### Data section ###

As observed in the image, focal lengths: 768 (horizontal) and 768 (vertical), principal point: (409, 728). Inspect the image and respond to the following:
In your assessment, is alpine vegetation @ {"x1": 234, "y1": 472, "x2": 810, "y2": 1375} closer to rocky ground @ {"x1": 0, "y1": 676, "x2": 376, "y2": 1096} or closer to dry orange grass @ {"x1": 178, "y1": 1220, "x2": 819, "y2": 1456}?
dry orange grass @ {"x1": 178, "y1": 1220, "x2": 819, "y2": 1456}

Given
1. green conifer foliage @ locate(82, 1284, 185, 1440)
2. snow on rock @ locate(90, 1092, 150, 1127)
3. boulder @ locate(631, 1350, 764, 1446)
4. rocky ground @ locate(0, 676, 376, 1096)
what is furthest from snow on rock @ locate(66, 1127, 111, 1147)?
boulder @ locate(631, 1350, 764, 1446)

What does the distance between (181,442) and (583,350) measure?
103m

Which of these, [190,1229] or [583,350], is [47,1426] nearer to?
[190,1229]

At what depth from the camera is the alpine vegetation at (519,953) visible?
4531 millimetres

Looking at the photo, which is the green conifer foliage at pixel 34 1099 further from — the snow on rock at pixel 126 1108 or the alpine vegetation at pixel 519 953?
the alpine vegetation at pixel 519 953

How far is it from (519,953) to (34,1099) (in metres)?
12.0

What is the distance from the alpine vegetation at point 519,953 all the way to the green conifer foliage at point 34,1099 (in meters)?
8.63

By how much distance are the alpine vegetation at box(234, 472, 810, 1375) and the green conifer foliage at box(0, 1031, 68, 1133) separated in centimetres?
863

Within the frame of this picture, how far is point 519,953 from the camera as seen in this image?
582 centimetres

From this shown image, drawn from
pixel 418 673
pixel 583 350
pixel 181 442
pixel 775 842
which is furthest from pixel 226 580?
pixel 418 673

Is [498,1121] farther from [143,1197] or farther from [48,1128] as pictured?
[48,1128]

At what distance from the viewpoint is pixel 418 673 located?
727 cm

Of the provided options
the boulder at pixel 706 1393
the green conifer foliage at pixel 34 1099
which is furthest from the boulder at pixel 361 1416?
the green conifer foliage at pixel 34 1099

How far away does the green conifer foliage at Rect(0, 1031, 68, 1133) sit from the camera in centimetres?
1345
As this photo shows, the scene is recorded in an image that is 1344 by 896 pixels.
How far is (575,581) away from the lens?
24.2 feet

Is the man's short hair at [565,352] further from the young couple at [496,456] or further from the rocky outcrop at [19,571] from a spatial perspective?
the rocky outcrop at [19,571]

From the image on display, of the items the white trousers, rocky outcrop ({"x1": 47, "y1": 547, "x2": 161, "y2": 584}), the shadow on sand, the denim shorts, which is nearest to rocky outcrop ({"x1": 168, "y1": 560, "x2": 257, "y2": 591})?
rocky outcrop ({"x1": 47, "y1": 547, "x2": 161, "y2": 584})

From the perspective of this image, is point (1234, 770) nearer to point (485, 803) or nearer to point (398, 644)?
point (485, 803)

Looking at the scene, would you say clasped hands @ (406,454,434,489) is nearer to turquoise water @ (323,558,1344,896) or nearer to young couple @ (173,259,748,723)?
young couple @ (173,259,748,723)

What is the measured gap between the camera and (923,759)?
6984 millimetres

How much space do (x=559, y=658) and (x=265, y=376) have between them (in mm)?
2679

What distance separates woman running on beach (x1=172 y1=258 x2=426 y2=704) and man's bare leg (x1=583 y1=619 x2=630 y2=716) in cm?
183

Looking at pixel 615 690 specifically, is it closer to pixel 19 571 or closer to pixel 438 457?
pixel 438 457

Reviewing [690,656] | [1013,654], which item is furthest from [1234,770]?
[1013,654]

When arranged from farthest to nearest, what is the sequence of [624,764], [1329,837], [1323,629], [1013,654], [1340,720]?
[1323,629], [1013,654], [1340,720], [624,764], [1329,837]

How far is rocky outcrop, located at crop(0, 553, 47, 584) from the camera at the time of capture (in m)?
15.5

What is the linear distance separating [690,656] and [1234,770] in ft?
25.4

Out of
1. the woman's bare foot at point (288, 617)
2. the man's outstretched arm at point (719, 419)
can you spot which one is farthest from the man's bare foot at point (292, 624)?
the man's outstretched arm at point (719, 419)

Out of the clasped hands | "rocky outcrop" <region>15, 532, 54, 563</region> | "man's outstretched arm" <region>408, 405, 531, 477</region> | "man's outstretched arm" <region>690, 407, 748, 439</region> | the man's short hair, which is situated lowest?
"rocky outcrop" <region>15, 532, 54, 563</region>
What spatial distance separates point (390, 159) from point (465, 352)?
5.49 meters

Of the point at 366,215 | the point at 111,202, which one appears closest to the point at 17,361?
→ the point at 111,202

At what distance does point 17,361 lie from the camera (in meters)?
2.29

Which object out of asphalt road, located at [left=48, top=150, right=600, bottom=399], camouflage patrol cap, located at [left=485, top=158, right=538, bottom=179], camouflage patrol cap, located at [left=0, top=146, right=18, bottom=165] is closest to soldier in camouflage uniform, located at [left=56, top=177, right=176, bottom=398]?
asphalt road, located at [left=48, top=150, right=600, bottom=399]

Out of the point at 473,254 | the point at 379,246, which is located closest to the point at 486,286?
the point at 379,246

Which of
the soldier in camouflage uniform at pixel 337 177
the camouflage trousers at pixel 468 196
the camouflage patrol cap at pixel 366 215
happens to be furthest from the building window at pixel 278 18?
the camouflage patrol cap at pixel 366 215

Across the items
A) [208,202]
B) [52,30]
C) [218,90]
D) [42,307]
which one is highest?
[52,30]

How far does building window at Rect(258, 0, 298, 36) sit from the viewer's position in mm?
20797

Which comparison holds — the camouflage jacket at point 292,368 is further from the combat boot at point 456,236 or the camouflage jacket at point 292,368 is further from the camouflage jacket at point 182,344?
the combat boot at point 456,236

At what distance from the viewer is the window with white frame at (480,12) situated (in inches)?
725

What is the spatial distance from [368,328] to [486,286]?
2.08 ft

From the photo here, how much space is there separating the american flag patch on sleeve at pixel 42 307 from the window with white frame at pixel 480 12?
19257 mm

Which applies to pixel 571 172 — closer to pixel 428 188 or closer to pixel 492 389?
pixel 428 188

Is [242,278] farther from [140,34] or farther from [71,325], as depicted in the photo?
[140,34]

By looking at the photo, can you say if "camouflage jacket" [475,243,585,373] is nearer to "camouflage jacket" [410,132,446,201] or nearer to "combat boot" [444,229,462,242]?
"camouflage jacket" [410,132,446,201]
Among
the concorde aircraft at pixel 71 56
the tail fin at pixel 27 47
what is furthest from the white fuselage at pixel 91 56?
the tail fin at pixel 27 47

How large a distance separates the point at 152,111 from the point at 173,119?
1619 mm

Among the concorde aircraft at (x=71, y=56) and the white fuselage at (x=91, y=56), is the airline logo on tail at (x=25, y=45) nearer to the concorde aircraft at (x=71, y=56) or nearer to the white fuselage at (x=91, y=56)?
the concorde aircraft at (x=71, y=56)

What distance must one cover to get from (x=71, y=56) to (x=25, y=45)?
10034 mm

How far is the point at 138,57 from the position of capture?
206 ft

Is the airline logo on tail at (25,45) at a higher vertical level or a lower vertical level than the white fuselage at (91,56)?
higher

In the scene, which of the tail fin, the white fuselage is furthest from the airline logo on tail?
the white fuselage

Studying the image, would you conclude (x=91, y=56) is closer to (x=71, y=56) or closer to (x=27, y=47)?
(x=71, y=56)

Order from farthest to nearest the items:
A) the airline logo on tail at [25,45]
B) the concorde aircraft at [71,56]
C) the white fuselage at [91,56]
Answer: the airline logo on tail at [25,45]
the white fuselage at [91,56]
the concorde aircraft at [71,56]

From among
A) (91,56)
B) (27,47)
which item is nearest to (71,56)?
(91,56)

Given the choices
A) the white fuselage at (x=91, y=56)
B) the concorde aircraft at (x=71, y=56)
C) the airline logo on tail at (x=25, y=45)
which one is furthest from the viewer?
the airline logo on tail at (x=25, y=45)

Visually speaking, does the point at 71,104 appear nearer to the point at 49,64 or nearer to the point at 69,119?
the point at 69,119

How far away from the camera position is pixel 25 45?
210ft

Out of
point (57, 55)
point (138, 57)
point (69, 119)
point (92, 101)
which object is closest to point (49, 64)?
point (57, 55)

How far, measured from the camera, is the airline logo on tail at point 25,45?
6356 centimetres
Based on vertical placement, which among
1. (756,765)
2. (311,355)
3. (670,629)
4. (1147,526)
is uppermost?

###

> **Your objective**: Each line from the one with "How large a" through the last line of the records must be written out word for word. Include nothing else.

> **Output for this exercise**:
How large a distance separates the point at 152,111 from the point at 173,119?
1619 mm

Among the concorde aircraft at (x=71, y=56) and the white fuselage at (x=91, y=56), is the airline logo on tail at (x=25, y=45) nearer to the concorde aircraft at (x=71, y=56) or nearer to the white fuselage at (x=91, y=56)?
the concorde aircraft at (x=71, y=56)

What distance must one cover to get from (x=71, y=56) to (x=25, y=45)?
10034 mm

How far is the point at 138,57 from the position of capture?
206 ft

Is the airline logo on tail at (25,45) at a higher vertical level or a lower vertical level than the white fuselage at (91,56)?
higher

In the scene, which of the tail fin, the white fuselage is furthest from the airline logo on tail?
the white fuselage

Studying the image, would you conclude (x=91, y=56) is closer to (x=71, y=56) or closer to (x=27, y=47)?
(x=71, y=56)

Order from farthest to nearest the items:
A) the airline logo on tail at [25,45]
B) the concorde aircraft at [71,56]
C) the white fuselage at [91,56]
Answer: the airline logo on tail at [25,45]
the white fuselage at [91,56]
the concorde aircraft at [71,56]

From among
A) (91,56)
B) (27,47)
which item is nearest to (71,56)?
(91,56)

Given the choices
A) the white fuselage at (x=91, y=56)
B) the concorde aircraft at (x=71, y=56)
C) the airline logo on tail at (x=25, y=45)
which one is furthest from the viewer?
the airline logo on tail at (x=25, y=45)

Visually speaking, does the point at 71,104 appear nearer to the point at 49,64 or nearer to the point at 69,119?
the point at 69,119

How far away from the camera position is pixel 25 45?
210ft

Out of
point (57, 55)
point (138, 57)
point (69, 119)
point (92, 101)
which object is closest to point (49, 64)?
point (57, 55)

How far, measured from the camera, is the airline logo on tail at point 25,45?
6356 centimetres
Based on vertical placement, which among
1. (756,765)
2. (311,355)
3. (670,629)
4. (1147,526)
is uppermost?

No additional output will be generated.